[START OF Records supplied]

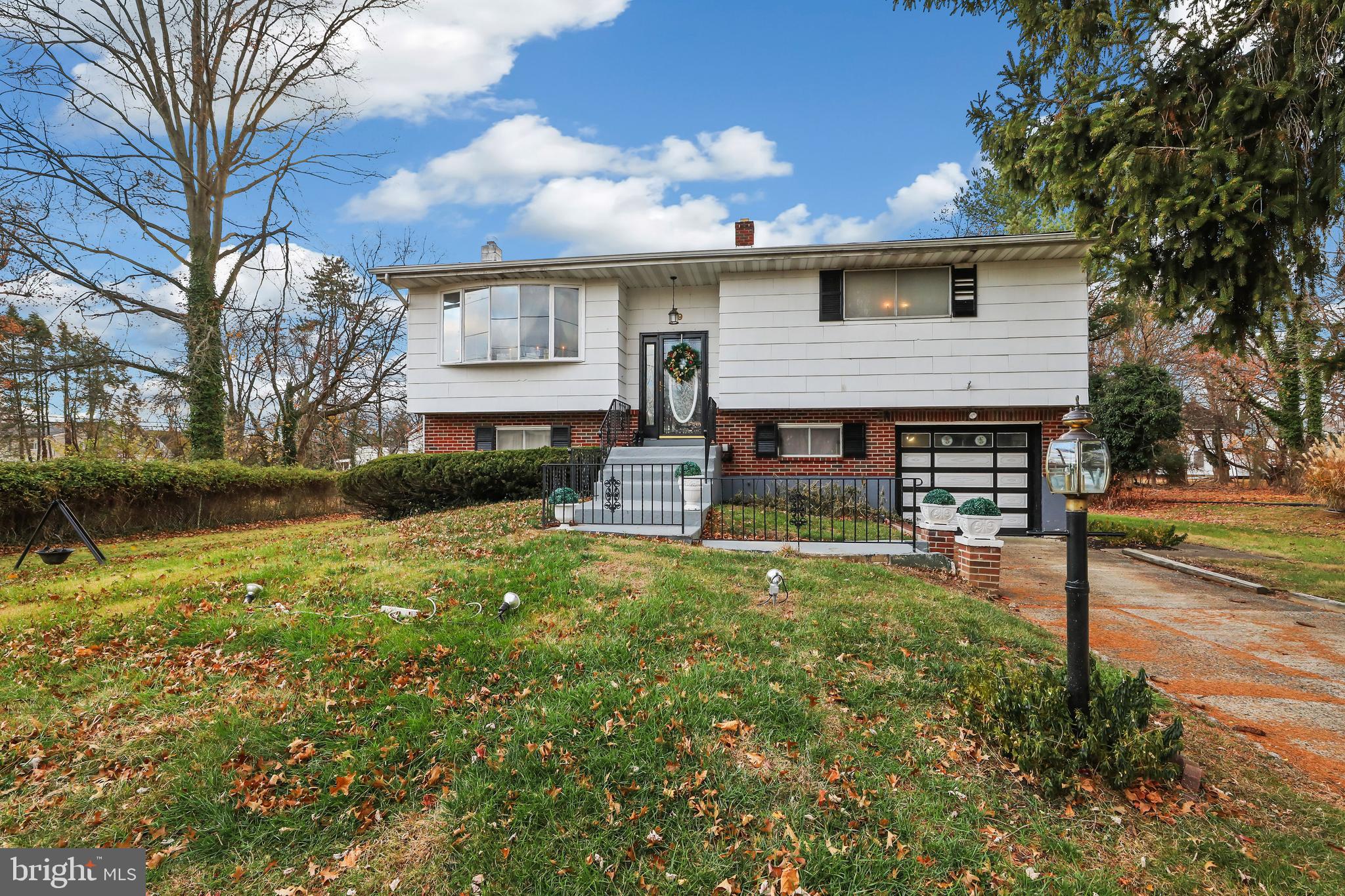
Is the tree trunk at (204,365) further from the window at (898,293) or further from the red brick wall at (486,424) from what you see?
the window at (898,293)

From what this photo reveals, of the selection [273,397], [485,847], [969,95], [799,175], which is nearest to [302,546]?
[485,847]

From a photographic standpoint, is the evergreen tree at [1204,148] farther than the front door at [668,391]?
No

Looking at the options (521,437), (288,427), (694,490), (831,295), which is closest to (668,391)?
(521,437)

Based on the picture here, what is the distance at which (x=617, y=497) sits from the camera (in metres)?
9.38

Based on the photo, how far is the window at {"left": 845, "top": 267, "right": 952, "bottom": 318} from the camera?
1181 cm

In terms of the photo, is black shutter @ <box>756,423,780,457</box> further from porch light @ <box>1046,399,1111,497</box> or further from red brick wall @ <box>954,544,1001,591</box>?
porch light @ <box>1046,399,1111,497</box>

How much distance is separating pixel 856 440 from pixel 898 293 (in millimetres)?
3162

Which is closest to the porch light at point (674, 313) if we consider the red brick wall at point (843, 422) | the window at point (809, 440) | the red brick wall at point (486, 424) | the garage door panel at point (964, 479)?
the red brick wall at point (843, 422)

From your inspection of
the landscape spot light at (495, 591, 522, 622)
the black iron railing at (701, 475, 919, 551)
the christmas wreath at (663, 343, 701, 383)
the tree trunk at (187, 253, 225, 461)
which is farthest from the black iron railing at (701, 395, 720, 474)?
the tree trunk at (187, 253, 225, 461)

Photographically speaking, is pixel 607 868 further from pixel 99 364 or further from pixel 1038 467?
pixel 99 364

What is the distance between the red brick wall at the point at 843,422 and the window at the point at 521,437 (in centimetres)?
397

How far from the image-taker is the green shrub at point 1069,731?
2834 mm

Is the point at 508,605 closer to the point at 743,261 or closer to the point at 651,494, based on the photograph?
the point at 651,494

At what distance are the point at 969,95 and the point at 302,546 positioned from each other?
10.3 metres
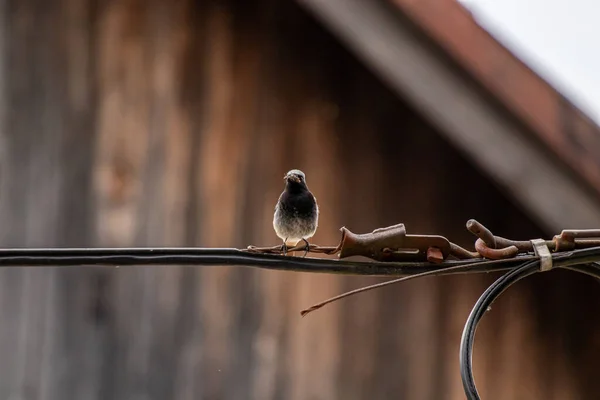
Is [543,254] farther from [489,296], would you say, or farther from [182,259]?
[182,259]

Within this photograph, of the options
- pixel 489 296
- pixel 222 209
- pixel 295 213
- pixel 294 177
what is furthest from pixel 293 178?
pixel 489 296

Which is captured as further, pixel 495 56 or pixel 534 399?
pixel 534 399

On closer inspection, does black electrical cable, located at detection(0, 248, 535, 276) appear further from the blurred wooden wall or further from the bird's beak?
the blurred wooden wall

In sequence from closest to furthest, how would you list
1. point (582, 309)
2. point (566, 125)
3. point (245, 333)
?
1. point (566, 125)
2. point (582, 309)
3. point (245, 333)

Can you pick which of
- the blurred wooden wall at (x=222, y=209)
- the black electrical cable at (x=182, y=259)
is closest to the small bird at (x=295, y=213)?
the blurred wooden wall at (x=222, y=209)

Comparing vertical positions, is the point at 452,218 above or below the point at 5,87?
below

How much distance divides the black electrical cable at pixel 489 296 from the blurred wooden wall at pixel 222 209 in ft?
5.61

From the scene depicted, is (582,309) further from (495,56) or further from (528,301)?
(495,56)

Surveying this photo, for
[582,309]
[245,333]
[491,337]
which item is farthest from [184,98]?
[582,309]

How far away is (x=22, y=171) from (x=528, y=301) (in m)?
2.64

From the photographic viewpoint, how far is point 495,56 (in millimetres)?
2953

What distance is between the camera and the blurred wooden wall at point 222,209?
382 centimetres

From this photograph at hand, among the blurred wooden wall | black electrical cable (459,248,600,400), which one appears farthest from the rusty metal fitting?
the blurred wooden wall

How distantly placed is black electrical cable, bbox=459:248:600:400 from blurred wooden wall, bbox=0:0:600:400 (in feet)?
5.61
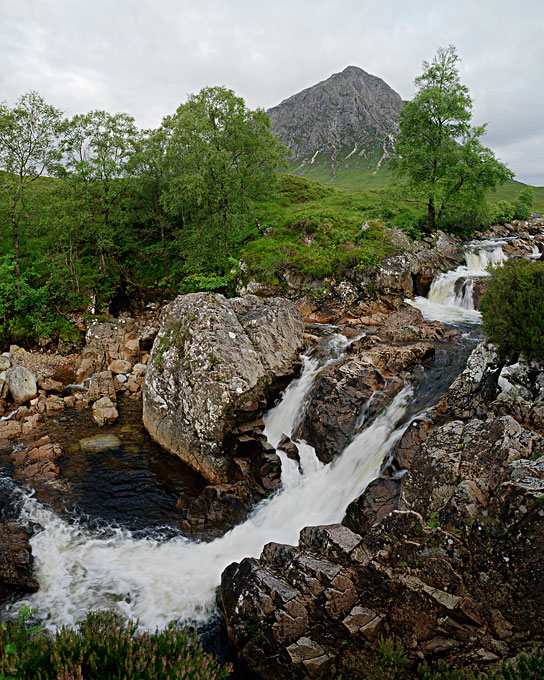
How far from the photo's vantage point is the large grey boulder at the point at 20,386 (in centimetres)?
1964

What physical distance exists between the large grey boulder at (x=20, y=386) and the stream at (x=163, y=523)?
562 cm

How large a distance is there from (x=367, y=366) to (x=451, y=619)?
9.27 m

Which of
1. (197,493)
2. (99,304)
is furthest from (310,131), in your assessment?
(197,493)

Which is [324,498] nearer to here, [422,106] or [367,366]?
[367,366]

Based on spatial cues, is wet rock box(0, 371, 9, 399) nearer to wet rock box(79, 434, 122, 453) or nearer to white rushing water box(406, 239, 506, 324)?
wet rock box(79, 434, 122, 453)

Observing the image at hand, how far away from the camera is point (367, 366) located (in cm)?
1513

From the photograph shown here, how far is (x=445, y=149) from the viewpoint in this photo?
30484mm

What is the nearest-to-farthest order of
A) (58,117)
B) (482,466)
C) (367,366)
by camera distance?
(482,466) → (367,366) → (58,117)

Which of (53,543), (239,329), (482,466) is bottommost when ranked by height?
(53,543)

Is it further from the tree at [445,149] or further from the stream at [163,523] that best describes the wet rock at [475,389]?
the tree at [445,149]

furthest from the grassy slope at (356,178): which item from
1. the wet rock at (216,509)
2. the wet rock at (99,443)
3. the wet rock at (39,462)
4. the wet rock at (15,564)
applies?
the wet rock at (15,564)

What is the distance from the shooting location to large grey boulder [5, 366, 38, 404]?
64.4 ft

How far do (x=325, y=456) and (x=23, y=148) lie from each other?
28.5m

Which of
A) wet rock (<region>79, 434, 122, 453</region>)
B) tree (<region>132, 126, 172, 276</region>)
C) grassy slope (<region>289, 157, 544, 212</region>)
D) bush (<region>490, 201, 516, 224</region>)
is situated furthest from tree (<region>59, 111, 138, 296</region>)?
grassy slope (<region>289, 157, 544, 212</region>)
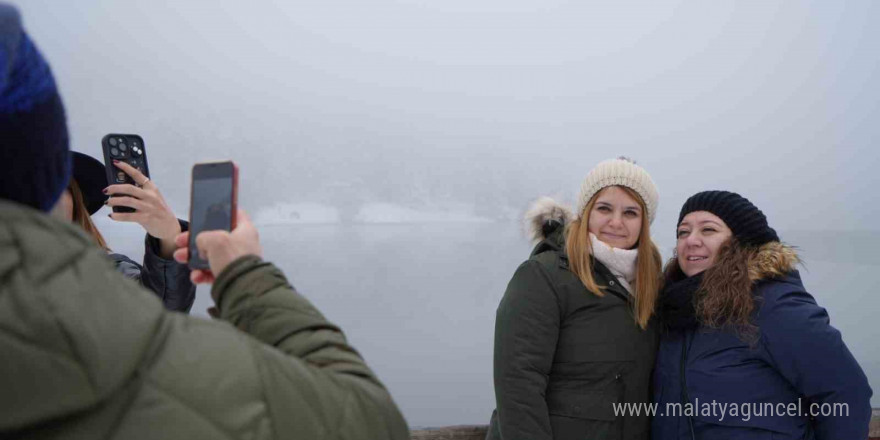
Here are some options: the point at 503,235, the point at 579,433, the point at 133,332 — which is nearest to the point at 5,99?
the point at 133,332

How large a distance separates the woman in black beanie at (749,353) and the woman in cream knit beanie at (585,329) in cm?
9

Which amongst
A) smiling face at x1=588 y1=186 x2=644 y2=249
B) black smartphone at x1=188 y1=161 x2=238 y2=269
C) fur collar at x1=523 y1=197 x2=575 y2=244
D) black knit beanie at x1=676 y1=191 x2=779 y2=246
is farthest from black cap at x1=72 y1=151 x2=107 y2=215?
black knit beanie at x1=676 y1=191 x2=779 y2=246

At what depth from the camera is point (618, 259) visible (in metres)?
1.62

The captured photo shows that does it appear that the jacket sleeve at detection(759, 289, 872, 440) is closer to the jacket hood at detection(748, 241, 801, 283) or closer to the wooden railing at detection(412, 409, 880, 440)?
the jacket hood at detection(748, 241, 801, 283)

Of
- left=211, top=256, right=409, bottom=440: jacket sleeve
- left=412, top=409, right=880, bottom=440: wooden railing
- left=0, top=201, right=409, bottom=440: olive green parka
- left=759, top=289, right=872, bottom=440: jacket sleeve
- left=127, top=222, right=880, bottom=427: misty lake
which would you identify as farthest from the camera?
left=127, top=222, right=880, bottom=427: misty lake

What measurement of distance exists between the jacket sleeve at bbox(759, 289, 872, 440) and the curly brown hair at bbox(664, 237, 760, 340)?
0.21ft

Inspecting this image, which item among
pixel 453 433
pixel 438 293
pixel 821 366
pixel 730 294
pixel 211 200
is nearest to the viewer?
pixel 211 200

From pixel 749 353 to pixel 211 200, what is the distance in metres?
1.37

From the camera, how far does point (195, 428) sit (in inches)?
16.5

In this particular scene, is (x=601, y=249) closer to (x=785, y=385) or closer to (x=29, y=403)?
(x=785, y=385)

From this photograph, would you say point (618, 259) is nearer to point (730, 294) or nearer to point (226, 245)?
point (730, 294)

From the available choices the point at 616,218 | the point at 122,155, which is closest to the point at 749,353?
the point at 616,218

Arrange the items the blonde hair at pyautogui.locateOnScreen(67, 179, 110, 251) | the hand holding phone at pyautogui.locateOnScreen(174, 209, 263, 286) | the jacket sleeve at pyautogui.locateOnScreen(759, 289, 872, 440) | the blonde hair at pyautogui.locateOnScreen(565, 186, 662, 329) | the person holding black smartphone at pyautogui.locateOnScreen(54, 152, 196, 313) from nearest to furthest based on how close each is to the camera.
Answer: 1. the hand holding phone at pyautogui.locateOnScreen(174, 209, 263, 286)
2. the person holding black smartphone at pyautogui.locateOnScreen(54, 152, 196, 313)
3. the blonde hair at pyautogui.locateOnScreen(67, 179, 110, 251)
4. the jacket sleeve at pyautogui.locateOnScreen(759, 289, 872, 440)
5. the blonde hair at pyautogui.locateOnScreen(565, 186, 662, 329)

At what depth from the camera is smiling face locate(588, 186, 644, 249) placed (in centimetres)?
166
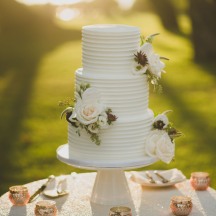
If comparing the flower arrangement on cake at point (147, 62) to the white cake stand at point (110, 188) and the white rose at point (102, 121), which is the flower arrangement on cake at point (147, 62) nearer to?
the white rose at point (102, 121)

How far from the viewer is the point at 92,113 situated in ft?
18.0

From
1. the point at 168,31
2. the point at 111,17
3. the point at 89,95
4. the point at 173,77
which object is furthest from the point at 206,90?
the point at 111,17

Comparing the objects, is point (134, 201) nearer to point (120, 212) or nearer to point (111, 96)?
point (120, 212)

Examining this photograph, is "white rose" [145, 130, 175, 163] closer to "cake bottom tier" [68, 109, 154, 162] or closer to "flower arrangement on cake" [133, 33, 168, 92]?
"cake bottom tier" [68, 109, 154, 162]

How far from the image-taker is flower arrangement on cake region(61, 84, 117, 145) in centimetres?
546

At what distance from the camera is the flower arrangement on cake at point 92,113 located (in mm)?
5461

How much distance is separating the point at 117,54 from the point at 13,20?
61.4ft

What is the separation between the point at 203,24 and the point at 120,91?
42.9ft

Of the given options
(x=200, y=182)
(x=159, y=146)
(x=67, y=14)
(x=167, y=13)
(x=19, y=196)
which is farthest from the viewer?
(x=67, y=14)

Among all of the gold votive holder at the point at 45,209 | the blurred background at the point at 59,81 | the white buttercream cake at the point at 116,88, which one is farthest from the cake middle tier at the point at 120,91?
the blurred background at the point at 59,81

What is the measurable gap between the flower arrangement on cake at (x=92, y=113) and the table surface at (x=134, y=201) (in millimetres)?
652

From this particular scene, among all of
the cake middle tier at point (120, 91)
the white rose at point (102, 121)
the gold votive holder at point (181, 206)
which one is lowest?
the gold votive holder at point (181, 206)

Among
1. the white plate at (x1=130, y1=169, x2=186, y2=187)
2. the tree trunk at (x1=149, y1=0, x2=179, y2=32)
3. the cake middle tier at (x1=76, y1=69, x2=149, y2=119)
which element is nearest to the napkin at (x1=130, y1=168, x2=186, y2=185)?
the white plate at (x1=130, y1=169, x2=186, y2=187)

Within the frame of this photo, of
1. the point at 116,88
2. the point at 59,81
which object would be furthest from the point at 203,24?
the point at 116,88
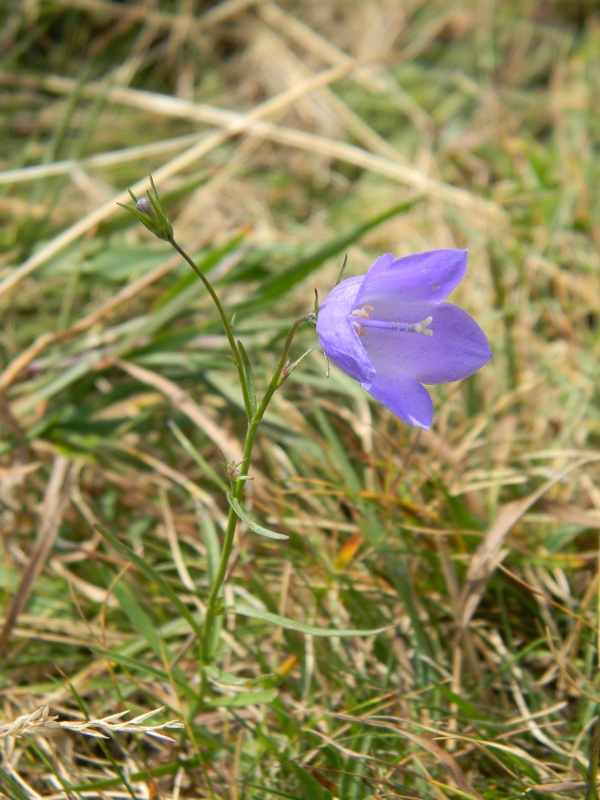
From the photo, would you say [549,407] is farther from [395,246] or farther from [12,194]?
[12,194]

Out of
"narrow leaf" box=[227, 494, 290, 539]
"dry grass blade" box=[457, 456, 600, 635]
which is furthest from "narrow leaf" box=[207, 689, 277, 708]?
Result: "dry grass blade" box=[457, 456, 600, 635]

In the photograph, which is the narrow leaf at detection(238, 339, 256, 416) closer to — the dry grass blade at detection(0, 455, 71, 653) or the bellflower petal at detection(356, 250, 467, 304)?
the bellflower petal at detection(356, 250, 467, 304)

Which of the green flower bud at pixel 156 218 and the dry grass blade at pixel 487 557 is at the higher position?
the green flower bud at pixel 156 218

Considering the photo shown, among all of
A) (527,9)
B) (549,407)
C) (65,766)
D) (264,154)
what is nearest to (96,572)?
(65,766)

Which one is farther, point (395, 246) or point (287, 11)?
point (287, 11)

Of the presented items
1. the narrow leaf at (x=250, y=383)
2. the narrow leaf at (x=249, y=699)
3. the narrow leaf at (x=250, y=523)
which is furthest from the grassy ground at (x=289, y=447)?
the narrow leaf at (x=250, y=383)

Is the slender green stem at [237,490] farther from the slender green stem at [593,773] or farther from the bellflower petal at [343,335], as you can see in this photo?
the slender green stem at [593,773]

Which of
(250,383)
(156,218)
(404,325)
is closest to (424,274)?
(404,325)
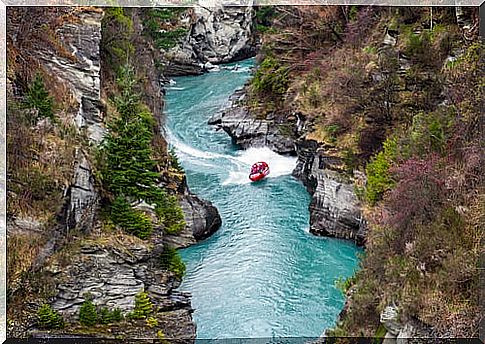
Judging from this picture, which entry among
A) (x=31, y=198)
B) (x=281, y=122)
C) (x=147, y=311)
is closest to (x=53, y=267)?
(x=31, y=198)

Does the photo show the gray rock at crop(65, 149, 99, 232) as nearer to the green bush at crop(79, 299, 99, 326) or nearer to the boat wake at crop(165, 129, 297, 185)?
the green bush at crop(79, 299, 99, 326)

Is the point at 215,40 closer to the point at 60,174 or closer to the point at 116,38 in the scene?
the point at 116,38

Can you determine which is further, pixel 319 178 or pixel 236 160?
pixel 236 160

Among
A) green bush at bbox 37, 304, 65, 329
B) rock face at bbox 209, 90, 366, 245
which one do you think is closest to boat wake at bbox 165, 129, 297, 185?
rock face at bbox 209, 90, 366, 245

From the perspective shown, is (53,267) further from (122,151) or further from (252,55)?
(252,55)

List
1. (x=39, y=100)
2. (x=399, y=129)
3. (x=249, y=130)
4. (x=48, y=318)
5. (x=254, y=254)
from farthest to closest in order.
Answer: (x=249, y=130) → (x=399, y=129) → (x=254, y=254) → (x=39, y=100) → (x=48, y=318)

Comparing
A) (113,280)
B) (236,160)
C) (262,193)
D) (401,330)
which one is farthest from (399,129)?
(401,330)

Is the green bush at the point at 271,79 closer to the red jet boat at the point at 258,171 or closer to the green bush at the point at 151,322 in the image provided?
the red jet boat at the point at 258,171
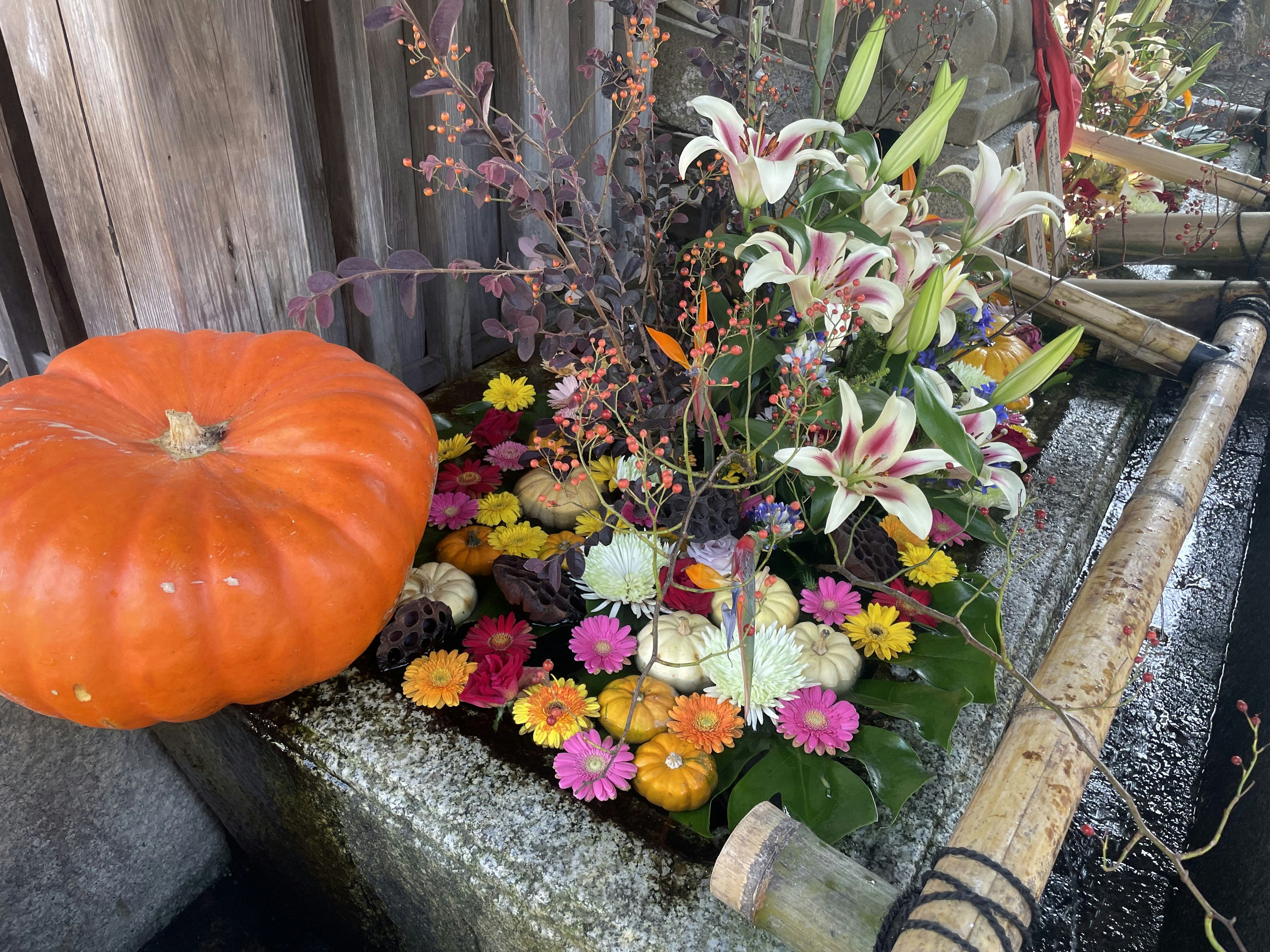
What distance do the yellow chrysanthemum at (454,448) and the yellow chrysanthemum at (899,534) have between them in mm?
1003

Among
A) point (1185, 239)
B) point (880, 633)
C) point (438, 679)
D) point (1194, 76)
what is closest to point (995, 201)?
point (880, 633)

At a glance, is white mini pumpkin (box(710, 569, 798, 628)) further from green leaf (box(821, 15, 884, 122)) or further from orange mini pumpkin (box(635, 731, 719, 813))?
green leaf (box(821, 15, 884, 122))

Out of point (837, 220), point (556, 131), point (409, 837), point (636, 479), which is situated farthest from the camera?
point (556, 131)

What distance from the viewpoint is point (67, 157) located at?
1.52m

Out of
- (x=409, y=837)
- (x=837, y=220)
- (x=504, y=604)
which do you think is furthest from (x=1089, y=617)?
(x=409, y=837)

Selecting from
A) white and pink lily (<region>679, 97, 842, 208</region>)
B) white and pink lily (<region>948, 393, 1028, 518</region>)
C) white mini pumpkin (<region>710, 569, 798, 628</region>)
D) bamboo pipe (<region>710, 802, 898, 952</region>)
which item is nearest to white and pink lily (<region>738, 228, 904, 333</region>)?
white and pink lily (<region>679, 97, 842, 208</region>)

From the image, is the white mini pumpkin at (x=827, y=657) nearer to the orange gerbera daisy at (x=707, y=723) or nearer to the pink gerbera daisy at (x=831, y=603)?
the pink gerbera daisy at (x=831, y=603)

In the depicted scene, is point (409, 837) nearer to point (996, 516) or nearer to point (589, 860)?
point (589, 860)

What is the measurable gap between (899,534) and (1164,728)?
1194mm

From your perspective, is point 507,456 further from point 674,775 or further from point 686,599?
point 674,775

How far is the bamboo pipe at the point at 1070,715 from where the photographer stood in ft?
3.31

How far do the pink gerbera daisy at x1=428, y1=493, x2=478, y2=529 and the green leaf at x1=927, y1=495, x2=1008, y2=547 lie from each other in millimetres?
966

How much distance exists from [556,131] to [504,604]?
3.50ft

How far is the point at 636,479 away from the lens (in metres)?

[END OF Records supplied]

▸ Problem to solve:
Pick out each line in the records above that contains the word "bamboo", and copy every one of those lines in full.

▸ Answer for the task:
D) bamboo pipe (<region>710, 802, 898, 952</region>)
How far is the bamboo pipe at the point at 1070,715 from where the photographer stood in ft?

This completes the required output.